_EXTRAIT SOURCE_:
Roy, Camille. Nos problèmes d'enseignement. S.l., Éditions Albert Lévesque, c1935. 221 p.

"Au surplus, il a été beaucoup question de nationalisation au dernier congrès [congrès pédagogique de 1906 pour l'enseignement secondaire]. Et il était évident que nos éducateurs ne perdent pas de vue que ce sont de jeunes Canadiens qu'ils ont à former, et que c'est pour la vie canadienne qu'ils les doivent préparer. Il a été surtout facilement admis que notre enseignement secondaire sera plus national, c'est-à-dire plus adapté aux préoccupations de l'esprit canadien, le jour où nos professeurs, mieux outillés qu'ils ne le sont encore aujourd'hui, seront en mesure de nous faire eux-mêmes les manuels classiques, et plus spécialement les manuels d'histoire et de géographie dont nos élèves ont besoin. Des voeux particulièrement pressants ont été émis à ce sujet, et nous espérons qu'ils seront vite réalisés." (p. 13-14).

[Questions sur la géométrie des scènes]
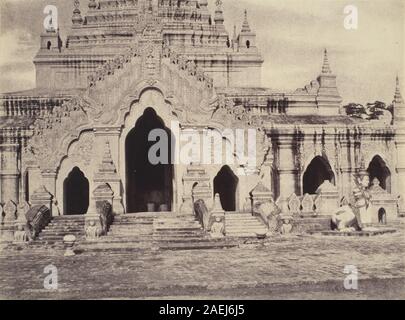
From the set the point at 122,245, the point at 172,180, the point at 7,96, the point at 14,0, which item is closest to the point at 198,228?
the point at 122,245

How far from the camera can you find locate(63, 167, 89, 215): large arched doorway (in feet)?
111

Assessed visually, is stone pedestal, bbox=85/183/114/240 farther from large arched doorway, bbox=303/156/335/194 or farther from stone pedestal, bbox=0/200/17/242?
large arched doorway, bbox=303/156/335/194

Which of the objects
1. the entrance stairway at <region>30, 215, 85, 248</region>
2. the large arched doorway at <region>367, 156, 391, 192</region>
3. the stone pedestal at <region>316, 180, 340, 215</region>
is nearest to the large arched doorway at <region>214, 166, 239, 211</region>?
the stone pedestal at <region>316, 180, 340, 215</region>

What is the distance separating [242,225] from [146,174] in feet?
28.3

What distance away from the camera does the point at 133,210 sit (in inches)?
1387

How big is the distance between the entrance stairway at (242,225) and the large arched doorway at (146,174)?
4.59m

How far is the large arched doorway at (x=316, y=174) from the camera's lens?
37031mm

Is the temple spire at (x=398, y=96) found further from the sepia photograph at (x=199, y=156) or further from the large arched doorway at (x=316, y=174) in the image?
the large arched doorway at (x=316, y=174)

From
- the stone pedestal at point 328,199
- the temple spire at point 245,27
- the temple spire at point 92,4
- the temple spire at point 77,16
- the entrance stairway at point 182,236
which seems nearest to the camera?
the entrance stairway at point 182,236

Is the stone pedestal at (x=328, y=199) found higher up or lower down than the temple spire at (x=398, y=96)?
lower down

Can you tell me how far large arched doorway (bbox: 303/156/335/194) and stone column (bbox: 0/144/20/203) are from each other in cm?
1432

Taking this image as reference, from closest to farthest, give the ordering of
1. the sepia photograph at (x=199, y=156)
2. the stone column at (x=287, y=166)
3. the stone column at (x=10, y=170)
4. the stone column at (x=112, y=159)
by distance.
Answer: the sepia photograph at (x=199, y=156) < the stone column at (x=112, y=159) < the stone column at (x=10, y=170) < the stone column at (x=287, y=166)

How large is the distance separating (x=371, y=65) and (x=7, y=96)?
17.6 metres

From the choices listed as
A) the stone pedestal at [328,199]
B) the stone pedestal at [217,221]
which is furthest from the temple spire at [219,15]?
the stone pedestal at [217,221]
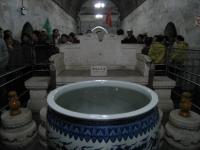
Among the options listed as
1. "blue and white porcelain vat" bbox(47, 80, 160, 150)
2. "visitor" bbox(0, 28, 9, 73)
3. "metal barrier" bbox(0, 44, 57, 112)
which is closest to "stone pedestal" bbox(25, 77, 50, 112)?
"metal barrier" bbox(0, 44, 57, 112)

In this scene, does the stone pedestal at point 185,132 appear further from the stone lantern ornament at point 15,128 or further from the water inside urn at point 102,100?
the stone lantern ornament at point 15,128

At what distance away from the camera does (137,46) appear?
17.7 feet

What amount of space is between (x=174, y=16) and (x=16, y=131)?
677cm

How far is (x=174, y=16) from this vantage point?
295 inches

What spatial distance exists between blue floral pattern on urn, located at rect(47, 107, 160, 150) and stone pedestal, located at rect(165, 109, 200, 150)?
5.66 ft

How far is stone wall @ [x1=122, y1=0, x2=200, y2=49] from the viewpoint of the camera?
5883 millimetres

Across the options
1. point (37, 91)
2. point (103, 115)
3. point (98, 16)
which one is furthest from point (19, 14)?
point (98, 16)

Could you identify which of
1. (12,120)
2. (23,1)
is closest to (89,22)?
(23,1)

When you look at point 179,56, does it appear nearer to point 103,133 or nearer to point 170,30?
point 170,30

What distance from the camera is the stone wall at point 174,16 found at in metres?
5.88

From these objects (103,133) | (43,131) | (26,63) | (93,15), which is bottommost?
(43,131)

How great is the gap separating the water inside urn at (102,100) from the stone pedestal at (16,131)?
1473 millimetres

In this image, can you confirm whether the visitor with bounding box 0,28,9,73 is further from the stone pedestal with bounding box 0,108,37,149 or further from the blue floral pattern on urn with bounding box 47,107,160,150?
the blue floral pattern on urn with bounding box 47,107,160,150

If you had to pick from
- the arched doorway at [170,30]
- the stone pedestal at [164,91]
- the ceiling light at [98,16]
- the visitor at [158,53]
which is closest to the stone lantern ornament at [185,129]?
the stone pedestal at [164,91]
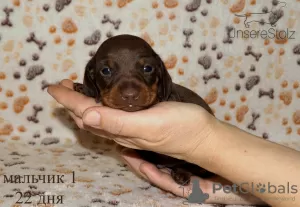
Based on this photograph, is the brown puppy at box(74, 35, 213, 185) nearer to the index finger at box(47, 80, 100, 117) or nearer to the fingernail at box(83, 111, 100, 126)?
the index finger at box(47, 80, 100, 117)

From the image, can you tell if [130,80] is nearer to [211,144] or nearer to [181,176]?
[211,144]

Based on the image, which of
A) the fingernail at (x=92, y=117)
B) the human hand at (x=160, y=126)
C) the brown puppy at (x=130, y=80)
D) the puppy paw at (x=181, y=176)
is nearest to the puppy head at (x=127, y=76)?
the brown puppy at (x=130, y=80)

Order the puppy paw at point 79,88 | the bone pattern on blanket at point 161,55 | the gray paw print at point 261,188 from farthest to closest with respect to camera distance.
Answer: the bone pattern on blanket at point 161,55, the puppy paw at point 79,88, the gray paw print at point 261,188

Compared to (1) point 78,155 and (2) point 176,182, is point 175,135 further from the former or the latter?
(1) point 78,155

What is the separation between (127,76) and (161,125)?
0.48 m

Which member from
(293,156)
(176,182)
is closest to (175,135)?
(293,156)

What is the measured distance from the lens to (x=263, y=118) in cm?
376

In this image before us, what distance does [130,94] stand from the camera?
6.16 feet

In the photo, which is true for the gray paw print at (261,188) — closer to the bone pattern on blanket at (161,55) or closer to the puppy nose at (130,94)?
the puppy nose at (130,94)

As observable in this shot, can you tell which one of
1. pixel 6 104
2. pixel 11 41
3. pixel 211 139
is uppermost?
pixel 11 41

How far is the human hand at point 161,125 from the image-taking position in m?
1.62

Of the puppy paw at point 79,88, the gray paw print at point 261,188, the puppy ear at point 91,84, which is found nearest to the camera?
the gray paw print at point 261,188

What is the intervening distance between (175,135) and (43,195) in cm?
97

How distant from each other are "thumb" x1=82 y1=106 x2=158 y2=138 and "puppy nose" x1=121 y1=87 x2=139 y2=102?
24cm
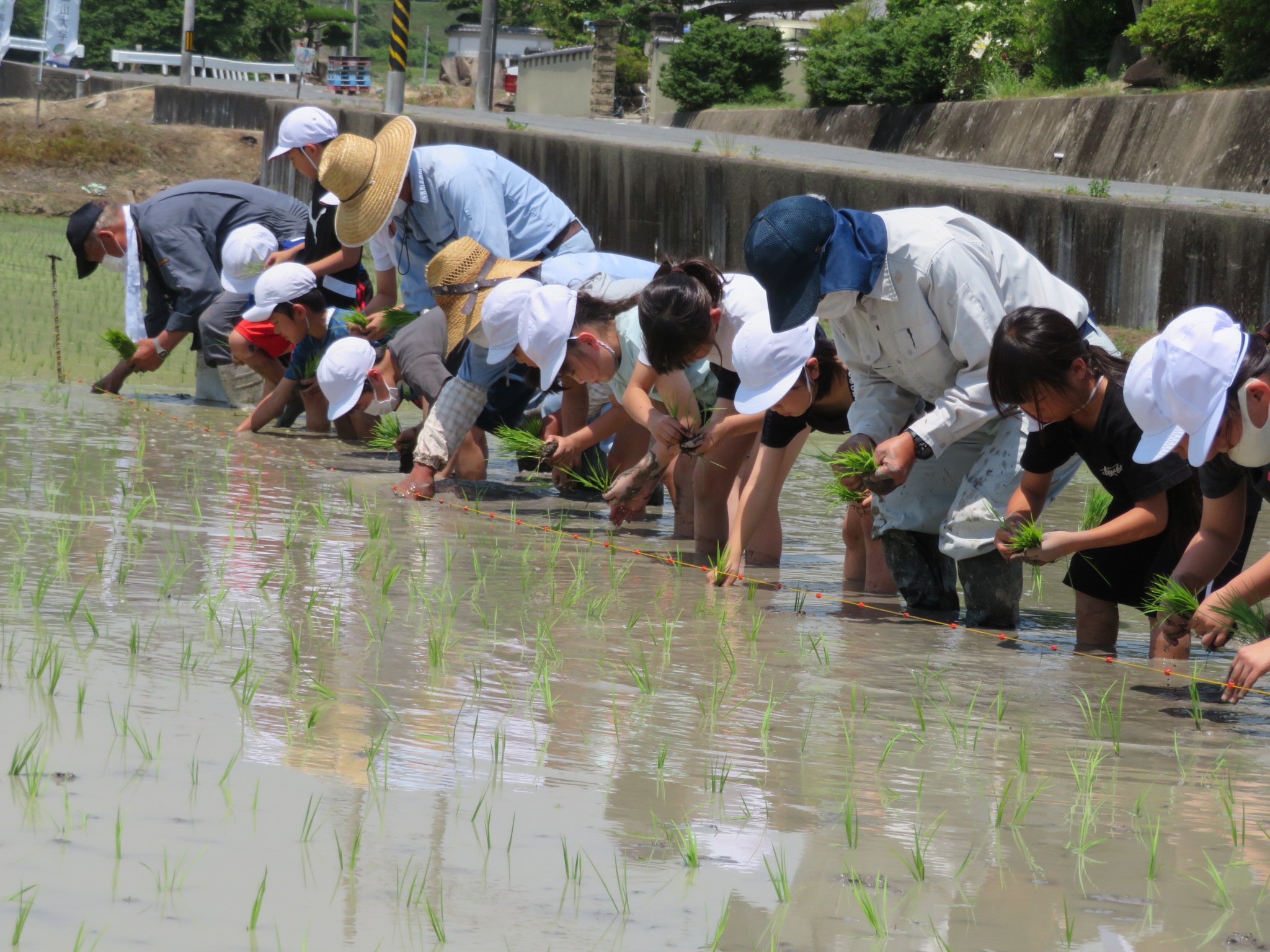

_CONSIGNE A_:
Traduisez en anglais la phrase suivante de l'extrait sur l'enseignement secondaire : « Des voeux particulièrement pressants ont été émis à ce sujet, et nous espérons qu'ils seront vite réalisés. »
_CONSIGNE B_:
Prolongez l'extrait sur l'enseignement secondaire à partir de sa dernière phrase.

_RÉSULTAT FINAL A_:
Particularly urgent wishes were expressed on this subject, and we hope they will soon be fulfilled.

_RÉSULTAT FINAL B_:
Commentaires suite au congrès de 1917: "Mais il faut aussi enseigner l'histoire suivant des méthodes qui la fassent bien comprendre, et ce fut sur cet autre aspect de la question que les membres de la commission ont accumulé le plus de paroles et le plus d'observations. L'histoire peut facilement devenir dans les classes une matière négligée ou une matière encombrante; elle ne doit être ni l'une ni l'autre. Il faut donc éviter les leçons trop sommaires, et aussi les manuels trop volumineux. On sait quelles proportions ont prises depuis quelques années les manuels d'histoire et comme l'on s'en plaint maintenant en France d'où ils nous viennent encore. Nous ne devons pas tomber dans ces erreurs de mesure, et il faut à la fois adopter les meilleures méthodes d'enseignement, et aussi les manuels les plus efficaces.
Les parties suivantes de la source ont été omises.